五十年以上前、中学生の小生は実家近くの絵画教室で日本画を習っていました。
生徒の大半は小中学生でしたが、数少ない大人の生徒で教室に来ると先生や生徒に間断なくしゃべりかける「うっとおしい」おじさんがいて、二言目には、
「神戸は景色もよいし、食べ物もおいしい住みやすいところで、ずっと神戸にいたい。大阪や京都に行きたいとは思いまへん」
と言います。
「世間の狭い、しょうもないおっさんや、自分は大阪や東京どころか日本全国を旅して、神戸以上の街を見つけてやる」
と、ばかにしていました。
その後、27歳で故郷を離れ、滋賀に25年、今治に7年住み、愛知や広島、鹿児島などで長期の現場に入ることもあり、59歳にしてようやく帰郷しても、すぐに郷土愛が芽生えるということはなかったのですが、2年、3年と過ごすうちに徐々に「神戸沼」に沈み、最近では前述のおじさんのように、ずっと「沼」に沈んでいたい気持ちが、強くなってきましたので、その理由を述べてみましょう。
- 景色が良い
コンクリートシティ大阪から電車に乗るか、あるいは車で阪神高速を西行し西宮に入ると六甲山脈が南に貼りだしてきます、山腹に街が貼り付いているよう東灘区を抜け、灘区に至ると山裾が後退し、市街地が程よい広さに・・・長田区までその間隔が続き、須磨区になると山脈が海まで落ち込み、まるで南仏やイタリアのリゾートの光景になり・・・ここまで続く山の緑と青い海は、目に優しく、疲れを癒してくれます。
- 気候が良い
京都は盆地のため、大気の動きは悪く、夏は酷暑、冬は酷寒の住環境最悪の街ですし、コンクリ大阪も夏はヒートアイランド現象で一晩中エアコンが必要です。

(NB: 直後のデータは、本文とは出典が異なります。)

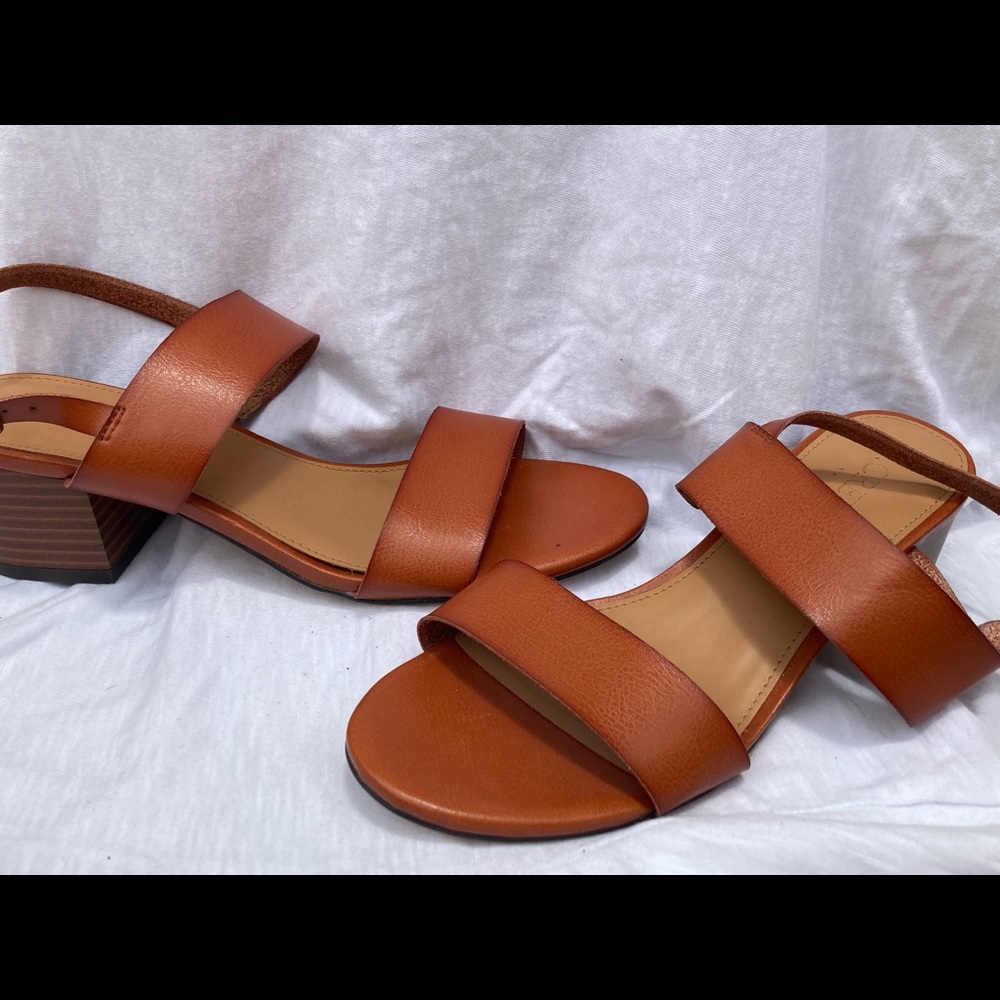 Brown J.Crew leather heels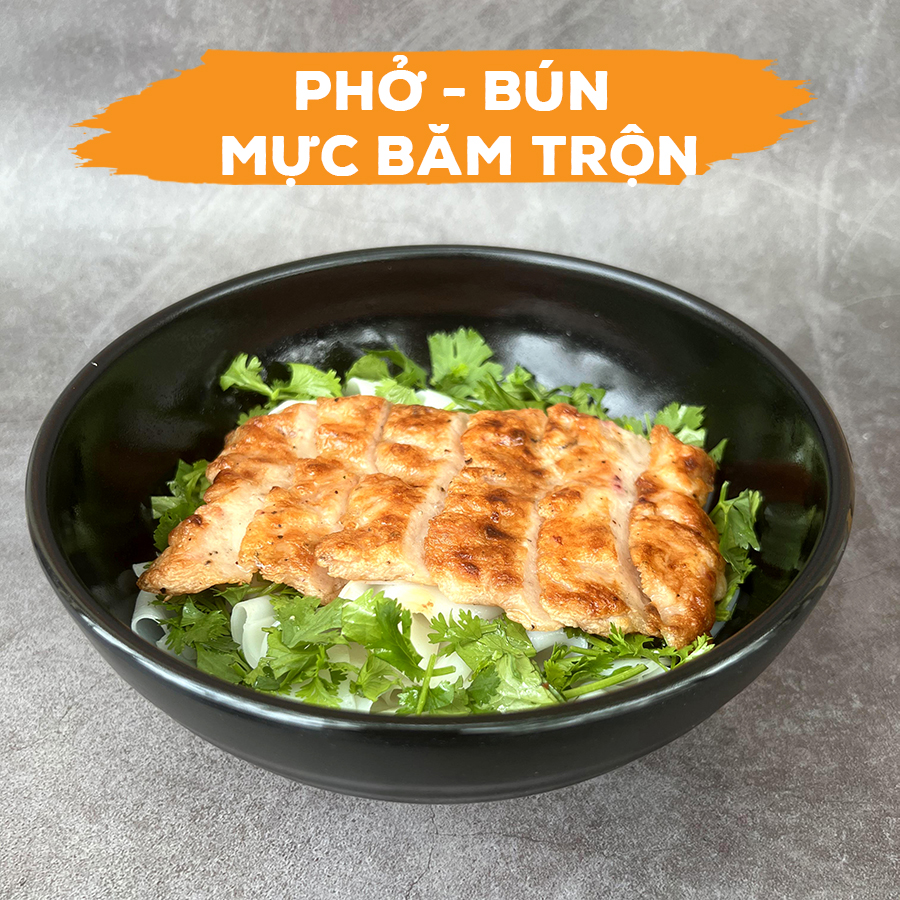 Bún Chả Mực Nướng Trộn Sốt XO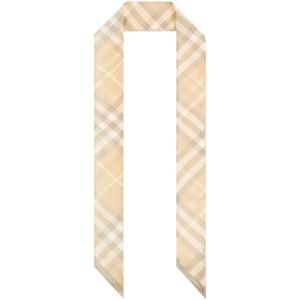 [BURBERRY] 24SS 라지 빈티지 리버스 체크 실크 스카프 8083300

北に六甲山地、大阪湾がある神戸の中心市街は、昼間は海風、夜は陸風が吹くので、空
気が淀むことがなく、常に新鮮で、他都市より涼しく感じます。
- 適当にさびれている
上記のように住環境は、よいのですが、近年は子育て政策が充実している明石市に人口が流出したりして、北区や西区の団地の居住者が減り、六甲山脈の南側でも過疎化による増えた廃墟を廃墟系YouTuberが紹介しています。
久本市長は三宮付近の再開発をテコ入れにして再浮上を図っていますが、インバウンドでごった返す大阪や京都からやや少なめの人影の行きかう落ち着いた町並みに戻って来るとのどかさに肩の力も抜け・・ここがいい、ずっと住んでいたいと・・・(嗚呼)・・青雲の志はすっかり忘却し、沼に沈んでいくのか?果たしてこれは残念なのか?